SUPPLIED PASSAGE START

Ramblers! Brands are cool. Let’s be honest. Sony is awesome, Apple is chic, and Google is some mix of super cool and super creepy. But they are all around us EVERYWHERE. One of the things that makes brands so indelible in our culture is their logo, it may be a simple word (Sony, Google) or a picture (Apple). Either way, when I say those brand names their logo probably pops into your head. A recent short film called Logorama explores this brand culture by using all of the brand names and logos to depict our world. Very cool, and kinda creepy. You can watch it here.

Anyways, pop culture is not immune to this brandification, in fact many movies create or pimp brands just as bad in the fake world as they do in the real one.  Quentin Tarantino’s “Red Apple” cigarettes are a great example as they are the brand used almost exclusively in his films. There are tons of others and many which are really well-known. I guess it’s just another example of art imitating life. Or art trying to be life. I digress.

I’m gonna let the wolves chase this one first. What’s your favorite made-up for pop culture brand?
Sherman: I win, because I am rushing to claim… BRAWNDO… THE THIRST MUTILATOR. Not only does it have electrolytes (they’re what plants crave), but it has replaced water everywhere except from the toilet.  Even Brawndo Fountains (or bubblers, depending on where you’re from) will exist to dispense Brawndo.  Also, it’s got electrolytes.

SUPPLIED PASSAGE END

WORK INSTRUCTION 1:
Translate this sentence from the brands post into Spanish: "Quentin Tarantino’s “Red Apple” cigarettes are a great example as they are the brand used almost exclusively in his films."
WORK INSTRUCTION 2:
Extract the stretch of the brands post from "I’m gonna let" through "it’s got electrolytes.".
The data that follows is separate material from the brands post.

SUPPLIED INFORMATION START

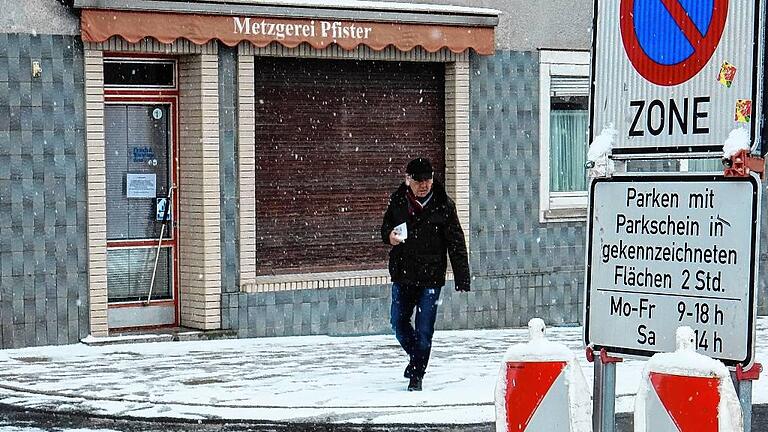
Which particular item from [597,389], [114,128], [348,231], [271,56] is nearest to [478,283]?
[348,231]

SUPPLIED INFORMATION END

WRITTEN ANSWER 1:
Los cigarrillos “Red Apple” de Quentin Tarantino son un gran ejemplo, ya que son la marca que se usa casi exclusivamente en sus películas.

WRITTEN ANSWER 2:
I’m gonna let the wolves chase this one first. What’s your favorite made-up for pop culture brand?
Sherman: I win, because I am rushing to claim… BRAWNDO… THE THIRST MUTILATOR. Not only does it have electrolytes (they’re what plants crave), but it has replaced water everywhere except from the toilet.  Even Brawndo Fountains (or bubblers, depending on where you’re from) will exist to dispense Brawndo.  Also, it’s got electrolytes.